Countries. South Africa modified migration policies May 26, 2014, distinguishing between short-and long-stay visas.
South Africa in 2010 allowed 245,000 Zimbabweans in the country to obtain Zimbabwe Special Permits (ZSP) that allow them to live and work in South Africa. These permits are to be extended until December 2017 beginning in October 2014. The South African government will also crack down on unauthorized foreigners in the country.
Kenya in September 2014 suspended sending domestic workers abroad because of what the government called mistreatment of Kenyan women abroad. The government said that all private recruiters would have to be re-certified in order to send domestic workers abroad.
Ghana, Africa's second-largest gold producer, is floundering, with an economy that has stalled and a depreciating currency. In 1960, Ghana and South Korea had roughly the same per capita GDP, and both had about 60 percent of their workers employed in agriculture.

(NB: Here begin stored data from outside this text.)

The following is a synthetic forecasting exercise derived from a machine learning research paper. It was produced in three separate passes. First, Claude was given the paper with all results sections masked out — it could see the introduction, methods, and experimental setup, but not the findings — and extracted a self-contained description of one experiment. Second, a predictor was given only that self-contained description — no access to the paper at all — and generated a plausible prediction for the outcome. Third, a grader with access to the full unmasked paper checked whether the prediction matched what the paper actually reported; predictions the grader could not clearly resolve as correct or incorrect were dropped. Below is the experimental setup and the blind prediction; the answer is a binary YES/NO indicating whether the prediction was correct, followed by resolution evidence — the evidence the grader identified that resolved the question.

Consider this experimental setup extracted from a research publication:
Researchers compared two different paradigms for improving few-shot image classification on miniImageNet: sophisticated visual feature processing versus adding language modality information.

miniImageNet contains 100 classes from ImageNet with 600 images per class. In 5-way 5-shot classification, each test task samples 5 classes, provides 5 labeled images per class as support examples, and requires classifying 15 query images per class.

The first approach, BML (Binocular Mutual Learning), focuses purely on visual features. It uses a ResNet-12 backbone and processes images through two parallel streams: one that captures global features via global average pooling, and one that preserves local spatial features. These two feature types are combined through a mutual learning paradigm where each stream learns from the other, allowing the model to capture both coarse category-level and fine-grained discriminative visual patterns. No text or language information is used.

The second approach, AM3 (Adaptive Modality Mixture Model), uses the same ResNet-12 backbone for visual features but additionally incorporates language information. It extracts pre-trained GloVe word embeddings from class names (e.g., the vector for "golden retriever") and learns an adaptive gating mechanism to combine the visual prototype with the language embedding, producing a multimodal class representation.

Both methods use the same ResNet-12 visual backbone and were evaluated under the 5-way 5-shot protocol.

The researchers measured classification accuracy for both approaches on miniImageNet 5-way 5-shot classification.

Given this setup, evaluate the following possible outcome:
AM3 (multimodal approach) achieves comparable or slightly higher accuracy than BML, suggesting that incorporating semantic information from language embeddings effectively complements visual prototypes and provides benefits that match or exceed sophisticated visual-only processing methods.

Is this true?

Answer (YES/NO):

In 2013, Ghana's GDP per capita was $1,400, while Korea's was $21,000.
About 70 percent of government spending is on the bureaucracy, which is considered overstaffed and inefficient. The cedi, introduced in 1967, has lost value against the dollar.
Niger is one of the world's poorest countries with one of the highest birth rates; women average eight children each. Niger's population of 17 million is expected to exceed 35 million by 2030.